Some were even mechanical, like a diamond-encrusted flower whose petals opened and closed or a ruby brooch in the shape of a steadily pulsing heart. A fully articulated starfish made from rows of diamonds, rubies, emeralds, and a single central pearl would go limp when picked up and could then be arranged to cling to a wearer’s arm or hand—or even breast, like one former owner who wore it with an asymmetrical dress.

By this time, Dalí had been expelled from the Surrealist movement. In 1934, he’d been put on “trial” by André Breton, and by the end of the 1940s, his work was no longer included in Surrealist shows. He had instead begun to style himself as an artist in the tradition of the Renaissance masters. In the introduction of a 1959 catalogue of his jewels, Dalí wrote: “Paladin of a new Renaissance, I too refuse to be confined. My art encompasses physics, mathematics, architecture, nuclear science—the psycho-nuclear, the mystico-nuclear—and jewelry—not paint alone.”

As Dalí expert Elliott H. King notes, during these decades “his work became more multifarious, encompassing sculpture, advertising, ballet designs. He was just doing things that were very different from what people expected artists to do.” Critics were not impressed by this range—rather, they viewed Dalí’s new ventures as merely commercial, a sign of his descent into excess and frivolity.

In fact, art historical scholarship ignored the second half of the artist’s life so thoroughly that, initially, King said he simply assumed Dalí had died in 1940. “All of the books in the ’80s and ’90s stopped then,” he explained with a laugh. “I had no idea he kept working for another 40 years.”

● **To do**
(1) In the passage on Dalí's jewels and later career, write out everything from "Some were even" down to "an asymmetrical dress.".
(2) Translate this sentence from the passage on Dalí's jewels and later career into Spanish: "By this time, Dalí had been expelled from the Surrealist movement."

● **Information given**
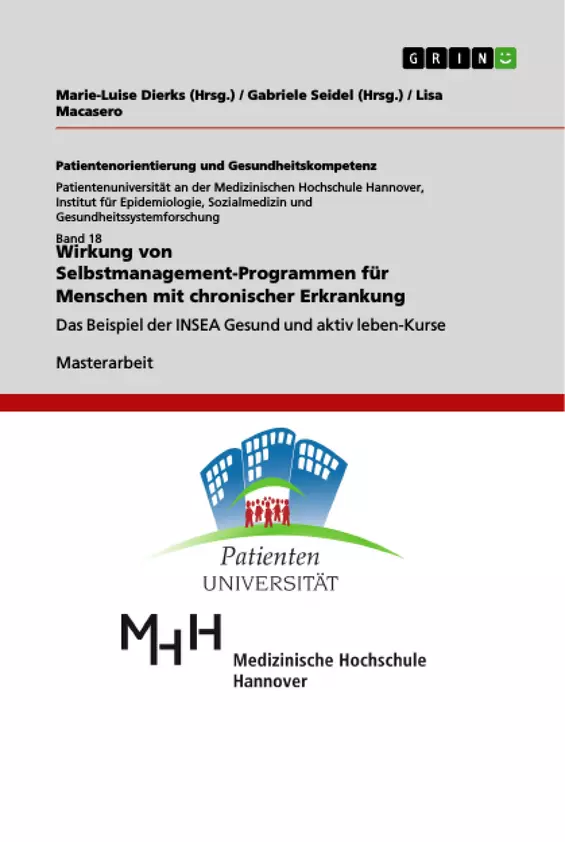 GRIN

Marie-Luise Dierks (Hrsg.) / Gabriele Seidel (Hrsg.) / Lisa Macasero

Patientenorientierung und Gesundheitskompetenz

Patientenuniversität an der Medizinischen Hochschule Hannover, Institut für Epidemiologie, Sozialmedizin und Gesundheitssystemforschung

Band 18

Wirkung von Selbstmanagement-Programmen für Menschen mit chronischer Erkrankung

Das Beispiel der INSEA Gesund und aktiv leben-Kurse

Masterarbeit

Patienten
UNIVERSITÄT

MHH

Medizinische Hochschule Hannover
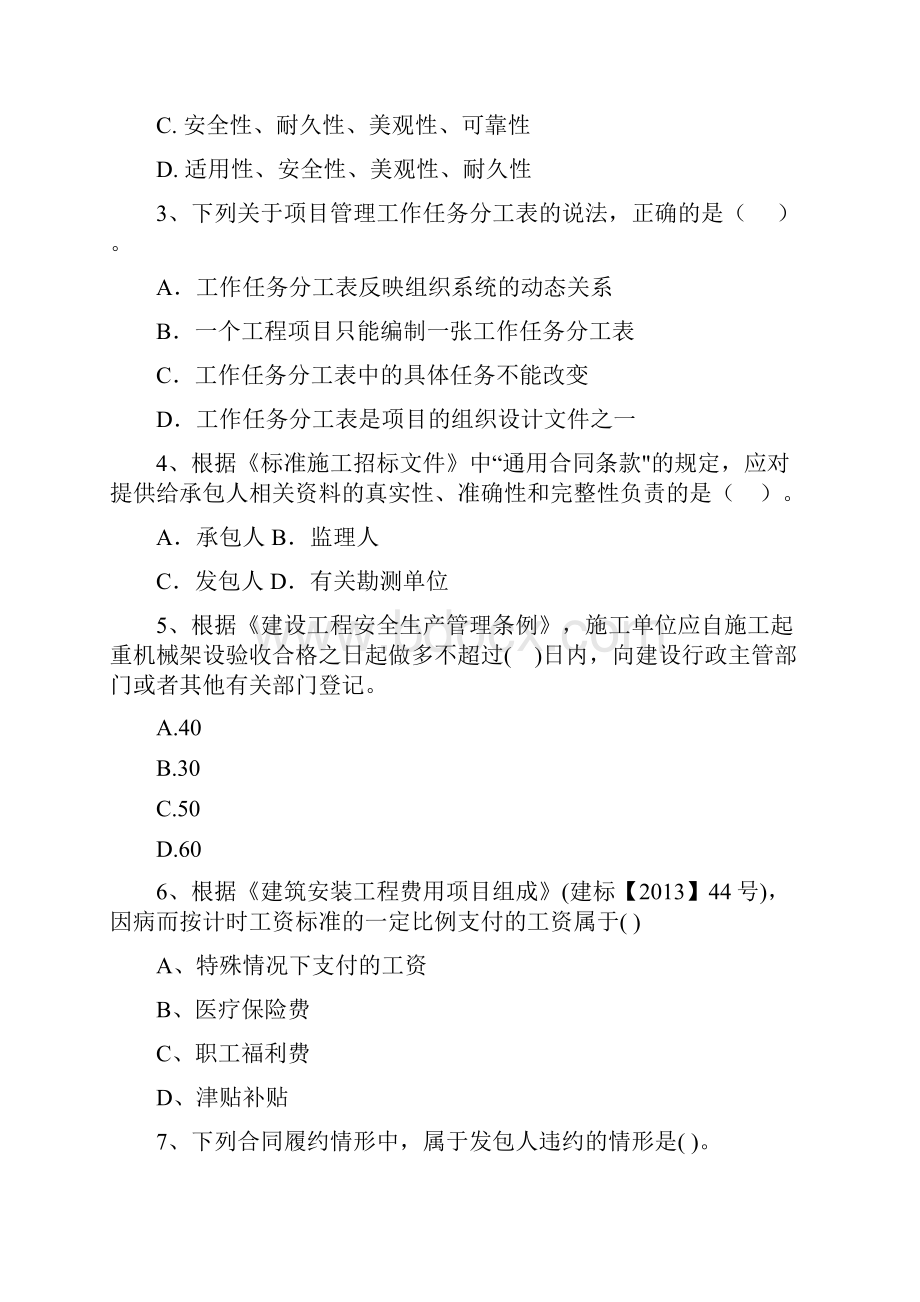 C. 安全性、耐久性、美观性、可靠性

D. 适用性、安全性、美观性、耐久性

3、下列关于项目管理工作任务分工表的说法，正确的是（　）。

A．工作任务分工表反映组织系统的动态关系

B．一个工程项目只能编制一张工作任务分工表

C．工作任务分工表中的具体任务不能改变

D．工作任务分工表是项目的组织设计文件之一

4、根据《标准施工招标文件》中“通用合同条款"的规定，应对提供给承包人相关资料的真实性、准确性和完整性负责的是（　）。

A．承包人 B．监理人

C．发包人 D．有关勘测单位

5、根据《建设工程安全生产管理条例》，施工单位应自施工起重机械架设验收合格之日起做多不超过(　)日内，向建设行政主管部门或者其他有关部门登记。

A.40

B.30

C.50

D.60

6、根据《建筑安装工程费用项目组成》(建标【2013】44 号)，因病而按计时工资标准的一定比例支付的工资属于( )

A、特殊情况下支付的工资

B、医疗保险费

C、职工福利费

D、津贴补贴

7、下列合同履约情形中，属于发包人违约的情形是( )。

● **Written responses**
(1)
Some were even mechanical, like a diamond-encrusted flower whose petals opened and closed or a ruby brooch in the shape of a steadily pulsing heart. A fully articulated starfish made from rows of diamonds, rubies, emeralds, and a single central pearl would go limp when picked up and could then be arranged to cling to a wearer’s arm or hand—or even breast, like one former owner who wore it with an asymmetrical dress.

(2) Para entonces, Dalí ya había sido expulsado del movimiento surrealista.